Plan de relance en faveur du patronat : des sous… et des sous-préfets !

Le gouvernement a décidé de créer des postes dans la fonction publique - eh oui ! - ceux de « sous-préfets à la relance », dont le rôle sera de faciliter la distribution au patronat des dizaines de milliards du plan de relance financé par l’État en s’assurant qu’il n’y aura pas des blocages administratifs, des procédures trop compliquées... C’est-à-dire en s’assurant qu’il n’y aura pas d’embuches pour que les milliards, payés par les contribuables, atterrissent dans les tiroirs-caisses des entreprises.

Pour servir le grand patronat, l’État sait se donner les moyens !

Attaque sur les APL

La ministre du Logement, Emmanuelle Wargon, a annoncé la remise en route de la réforme des APL, différée depuis deux ans. Le changement du mode de calcul aboutira à des économies de l’ordre de 700 millions d’euros pour les caisses de l’État, et donc à des montants réduits pour certains allocataires.

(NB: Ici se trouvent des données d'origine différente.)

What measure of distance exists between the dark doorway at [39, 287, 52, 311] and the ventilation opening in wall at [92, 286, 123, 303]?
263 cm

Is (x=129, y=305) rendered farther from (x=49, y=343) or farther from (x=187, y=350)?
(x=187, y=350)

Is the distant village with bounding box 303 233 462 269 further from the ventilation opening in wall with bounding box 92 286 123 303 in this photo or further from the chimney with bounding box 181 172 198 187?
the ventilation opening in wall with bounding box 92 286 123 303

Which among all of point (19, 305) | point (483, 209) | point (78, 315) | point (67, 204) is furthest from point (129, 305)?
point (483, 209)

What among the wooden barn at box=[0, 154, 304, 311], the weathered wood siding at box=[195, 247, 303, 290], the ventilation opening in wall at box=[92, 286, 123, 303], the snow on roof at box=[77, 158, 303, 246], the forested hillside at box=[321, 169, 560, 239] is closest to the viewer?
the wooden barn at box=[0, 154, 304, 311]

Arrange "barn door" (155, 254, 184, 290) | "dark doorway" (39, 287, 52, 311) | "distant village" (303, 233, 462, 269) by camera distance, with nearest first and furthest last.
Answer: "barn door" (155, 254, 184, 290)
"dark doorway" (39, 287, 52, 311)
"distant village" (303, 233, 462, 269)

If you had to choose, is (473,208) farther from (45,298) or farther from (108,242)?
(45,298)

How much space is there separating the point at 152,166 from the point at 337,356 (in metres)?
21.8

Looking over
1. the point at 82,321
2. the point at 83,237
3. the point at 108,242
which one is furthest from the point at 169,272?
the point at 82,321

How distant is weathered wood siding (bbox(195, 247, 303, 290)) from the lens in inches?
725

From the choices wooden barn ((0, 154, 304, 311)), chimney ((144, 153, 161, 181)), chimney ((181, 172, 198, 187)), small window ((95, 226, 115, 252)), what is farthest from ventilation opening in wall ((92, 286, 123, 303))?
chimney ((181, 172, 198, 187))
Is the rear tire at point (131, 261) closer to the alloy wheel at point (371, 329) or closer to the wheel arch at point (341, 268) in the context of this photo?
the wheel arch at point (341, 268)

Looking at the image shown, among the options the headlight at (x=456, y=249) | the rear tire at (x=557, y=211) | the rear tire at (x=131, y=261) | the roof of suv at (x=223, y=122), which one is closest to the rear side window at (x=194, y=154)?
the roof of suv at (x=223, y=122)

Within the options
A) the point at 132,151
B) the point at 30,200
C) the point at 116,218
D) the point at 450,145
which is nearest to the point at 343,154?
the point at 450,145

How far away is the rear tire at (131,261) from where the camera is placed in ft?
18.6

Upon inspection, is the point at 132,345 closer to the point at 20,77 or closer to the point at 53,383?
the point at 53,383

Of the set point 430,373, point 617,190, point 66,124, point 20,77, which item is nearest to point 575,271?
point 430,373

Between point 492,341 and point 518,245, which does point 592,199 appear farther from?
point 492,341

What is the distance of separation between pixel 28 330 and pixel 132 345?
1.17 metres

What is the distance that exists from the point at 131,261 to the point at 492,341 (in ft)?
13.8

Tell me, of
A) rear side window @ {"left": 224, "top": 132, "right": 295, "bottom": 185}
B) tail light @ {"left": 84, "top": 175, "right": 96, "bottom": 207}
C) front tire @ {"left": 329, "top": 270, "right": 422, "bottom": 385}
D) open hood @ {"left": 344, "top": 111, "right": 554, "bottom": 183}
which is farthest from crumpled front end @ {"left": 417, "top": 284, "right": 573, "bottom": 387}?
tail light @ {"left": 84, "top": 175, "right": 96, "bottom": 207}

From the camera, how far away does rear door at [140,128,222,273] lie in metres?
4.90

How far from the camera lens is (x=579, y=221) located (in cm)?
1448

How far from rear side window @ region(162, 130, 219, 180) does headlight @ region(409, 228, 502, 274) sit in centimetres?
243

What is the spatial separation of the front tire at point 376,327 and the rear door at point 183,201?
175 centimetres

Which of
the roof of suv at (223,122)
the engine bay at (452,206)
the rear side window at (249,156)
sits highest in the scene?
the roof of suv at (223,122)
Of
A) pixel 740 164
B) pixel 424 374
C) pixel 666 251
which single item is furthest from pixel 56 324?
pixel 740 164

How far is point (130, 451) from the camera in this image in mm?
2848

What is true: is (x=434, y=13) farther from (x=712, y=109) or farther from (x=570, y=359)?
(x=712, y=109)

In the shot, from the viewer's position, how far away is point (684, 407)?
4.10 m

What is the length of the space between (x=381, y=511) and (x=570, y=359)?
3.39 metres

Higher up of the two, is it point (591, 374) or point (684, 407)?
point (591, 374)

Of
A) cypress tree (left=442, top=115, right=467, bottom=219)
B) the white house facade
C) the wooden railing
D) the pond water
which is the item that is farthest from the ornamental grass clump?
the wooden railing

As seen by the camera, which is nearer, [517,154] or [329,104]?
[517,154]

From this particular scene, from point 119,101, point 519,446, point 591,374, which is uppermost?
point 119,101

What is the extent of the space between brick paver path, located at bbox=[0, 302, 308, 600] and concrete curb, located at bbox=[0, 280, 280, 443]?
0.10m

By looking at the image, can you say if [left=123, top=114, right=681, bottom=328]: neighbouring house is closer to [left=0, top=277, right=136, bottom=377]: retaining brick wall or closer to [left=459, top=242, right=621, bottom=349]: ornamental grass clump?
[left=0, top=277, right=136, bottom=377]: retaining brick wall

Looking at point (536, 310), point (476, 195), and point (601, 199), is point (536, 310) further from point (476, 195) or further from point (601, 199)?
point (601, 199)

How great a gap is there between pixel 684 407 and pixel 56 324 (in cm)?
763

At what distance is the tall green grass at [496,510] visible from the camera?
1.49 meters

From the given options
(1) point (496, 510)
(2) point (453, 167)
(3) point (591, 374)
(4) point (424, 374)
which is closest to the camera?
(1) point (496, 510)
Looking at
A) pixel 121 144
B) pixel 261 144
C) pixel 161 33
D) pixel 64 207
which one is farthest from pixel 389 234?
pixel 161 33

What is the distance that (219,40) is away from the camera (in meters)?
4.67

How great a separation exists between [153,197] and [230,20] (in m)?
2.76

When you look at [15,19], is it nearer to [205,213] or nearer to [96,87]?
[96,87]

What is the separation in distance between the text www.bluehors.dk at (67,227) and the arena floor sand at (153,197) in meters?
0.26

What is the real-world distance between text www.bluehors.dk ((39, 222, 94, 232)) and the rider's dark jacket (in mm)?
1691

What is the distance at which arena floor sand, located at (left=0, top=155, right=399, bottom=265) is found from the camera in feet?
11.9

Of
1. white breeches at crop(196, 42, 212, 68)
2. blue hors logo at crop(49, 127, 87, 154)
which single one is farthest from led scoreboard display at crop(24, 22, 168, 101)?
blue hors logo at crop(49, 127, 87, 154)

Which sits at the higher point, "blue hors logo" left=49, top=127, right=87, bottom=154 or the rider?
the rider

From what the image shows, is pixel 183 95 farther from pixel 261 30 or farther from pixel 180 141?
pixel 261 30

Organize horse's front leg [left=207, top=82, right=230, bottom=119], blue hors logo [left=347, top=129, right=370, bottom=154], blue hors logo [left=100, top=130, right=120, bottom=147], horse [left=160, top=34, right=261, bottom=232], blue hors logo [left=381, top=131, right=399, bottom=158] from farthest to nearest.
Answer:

La crise sanitaire n’est pas terminée que le gouvernement récupère dans les poches des classes populaires l’argent qu’il va redonner aux riches.

Veolia - Suez : ce n'est pas la crise pour tout le monde

Le week-end dernier, Veolia, numéro un mondial du traitement des eaux et des déchets, a annoncé son intention d'acheter près de 30 % de son grand rival Suez, le numéro deux du secteur. À terme, il s'agirait de créer un nouveau mastodonte qui pourrait valoir 40 milliards d'euros. « La concentration a commencé », a commenté le PDG de Veolia. Depuis, Suez a refusé cette OPA.

Si la crise plonge les travailleurs dans la précarité et l'insécurité, elle incite les gros requins du capitalisme à vouloir s’engraisser en avalant leurs rivaux, au détriment de la population.

Université d’été du Medef : petits cadeaux entre amis

Le patron des patrons, Geoffroy Roux de Bézieux, a inauguré cette cession en déclarant : « Je suis venu vous livrer un message d’optimisme, à l’heure où les économistes prédisent des défaillances et du chômage de masse. » Il faut dire que le Premier ministre avait fait le déplacement pour annoncer quelques beaux cadeaux, notamment la prolongation du chômage partiel jusqu’au 1er novembre et des baisses d’impôts chiffrées à dix milliards d’euros.

On comprend que le grand patronat a toutes les raisons de garder le sourire…

Tour de France : sauver la famille Amaury

Le Tour de France vient de démarrer… sans grand public, sans rassemblement mais on pourra quand même suivre la grande boucle à la télévision.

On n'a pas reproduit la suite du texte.